Put the lines from the one containing "Which is correct: the" through the end of the records into a Markdown table with two columns, Row and Line. Leave out blank lines.
#### Dataset content ####
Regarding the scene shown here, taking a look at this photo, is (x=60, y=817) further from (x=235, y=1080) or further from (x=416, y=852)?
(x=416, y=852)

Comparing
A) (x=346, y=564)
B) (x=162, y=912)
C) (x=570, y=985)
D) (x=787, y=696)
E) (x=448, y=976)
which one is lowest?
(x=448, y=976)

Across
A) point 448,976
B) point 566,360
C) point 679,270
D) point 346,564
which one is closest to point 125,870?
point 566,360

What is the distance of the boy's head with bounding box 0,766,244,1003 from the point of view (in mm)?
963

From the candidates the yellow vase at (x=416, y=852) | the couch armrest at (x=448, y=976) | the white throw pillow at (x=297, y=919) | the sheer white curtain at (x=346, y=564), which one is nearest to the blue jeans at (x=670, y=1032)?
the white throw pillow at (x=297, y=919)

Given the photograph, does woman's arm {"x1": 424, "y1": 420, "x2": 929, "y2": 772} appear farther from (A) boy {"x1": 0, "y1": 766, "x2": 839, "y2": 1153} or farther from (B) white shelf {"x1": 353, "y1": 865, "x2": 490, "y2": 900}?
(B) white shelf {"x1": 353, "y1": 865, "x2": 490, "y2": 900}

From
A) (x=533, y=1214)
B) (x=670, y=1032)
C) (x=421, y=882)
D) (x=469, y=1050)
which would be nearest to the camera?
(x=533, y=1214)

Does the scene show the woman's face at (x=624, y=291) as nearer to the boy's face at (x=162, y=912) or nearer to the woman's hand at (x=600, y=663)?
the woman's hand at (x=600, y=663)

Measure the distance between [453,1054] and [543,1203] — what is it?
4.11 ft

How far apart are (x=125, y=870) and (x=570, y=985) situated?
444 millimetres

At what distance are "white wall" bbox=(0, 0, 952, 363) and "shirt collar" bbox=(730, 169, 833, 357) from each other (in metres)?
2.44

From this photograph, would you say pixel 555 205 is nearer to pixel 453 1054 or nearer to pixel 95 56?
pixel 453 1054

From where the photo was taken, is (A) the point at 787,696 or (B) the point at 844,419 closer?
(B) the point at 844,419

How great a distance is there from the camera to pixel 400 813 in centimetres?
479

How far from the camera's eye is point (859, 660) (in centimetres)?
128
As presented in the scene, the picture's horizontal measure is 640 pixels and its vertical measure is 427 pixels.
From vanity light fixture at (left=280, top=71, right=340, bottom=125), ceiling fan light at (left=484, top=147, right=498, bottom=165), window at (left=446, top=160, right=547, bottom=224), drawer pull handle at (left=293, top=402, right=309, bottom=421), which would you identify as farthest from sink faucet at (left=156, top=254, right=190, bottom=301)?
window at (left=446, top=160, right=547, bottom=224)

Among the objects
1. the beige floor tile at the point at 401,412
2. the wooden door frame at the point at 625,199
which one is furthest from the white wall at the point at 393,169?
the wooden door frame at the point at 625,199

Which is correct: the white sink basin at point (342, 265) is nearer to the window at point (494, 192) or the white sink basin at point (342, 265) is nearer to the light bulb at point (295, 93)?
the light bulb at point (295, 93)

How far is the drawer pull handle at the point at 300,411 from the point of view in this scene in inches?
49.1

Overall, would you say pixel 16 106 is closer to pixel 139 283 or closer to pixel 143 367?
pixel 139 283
####
■ **Correct answer**:
| Row | Line |
|---|---|
| 1 | Which is correct: the white sink basin at point (342, 265) is nearer to the window at point (494, 192) or the white sink basin at point (342, 265) is nearer to the light bulb at point (295, 93)? |
| 2 | the light bulb at point (295, 93) |
| 3 | How far is the drawer pull handle at the point at 300,411 from the point of view in this scene in inches? |
| 4 | 49.1 |
| 5 | Overall, would you say pixel 16 106 is closer to pixel 139 283 or closer to pixel 143 367? |
| 6 | pixel 139 283 |